Thats the way grain was measured in the past a bushel is a unit of volume measurement, then you have quarters (of a bushel). Its only recently(200 years or so) that the weight equivalent of a bushel has been standardised.

A litre of malt is around 500g IIRC Or nearabouts. which given the inaccuracies we have in our small quantities is close enough

BillyBrewer

Post by BillyBrewer » Mon May 05, 2008 11:39 pm

Ey gads I think we have an American in a mindst!
How dare you sir! Americans have quarts and carboys, not liters and fermenting bins. And I doubt they use the slang 'faff', so I don't know why your casting this aspertion :D

erebus

Post by erebus » Tue May 06, 2008 12:02 am

BillyBrewer wrote:How dare you sir!
Sorry you can't be too careful, these American's are cunning blighters. A few episodes of Fawlty Towers and they all bloody this and bleedin that.

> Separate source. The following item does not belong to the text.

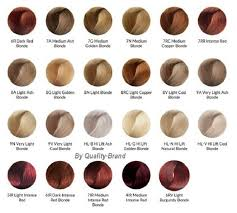 28 Expert Ion Dye Colors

Anyway, as Aleman pointed out, considering the quantities that we are dealing with maybe the difference in weight between various grains won't present a problem. Best idea? Next time you weight out some grains see what volume they are. Given my current setup I know that my plastic bowl holds about 2Kg, but that is give or take 100gm depending on how full it is.
100gms could make a difference when it comes to a brew.

Scroogemonster

Post by Scroogemonster » Tue May 06, 2008 9:16 am

BillyBrewer wrote:
Americans have quarts and carboys, not liters and fermenting bins.
I thought we had litres in blighty not liters :lol: :lol:

BillyBrewer

Post by BillyBrewer » Tue May 06, 2008 10:22 am

litres in blighty not liters
:bonk

mysterio

Post by mysterio » Tue May 06, 2008 10:22 am

Look at Seveneer's website, if I remember right he's got a weighing scale with a hook on it.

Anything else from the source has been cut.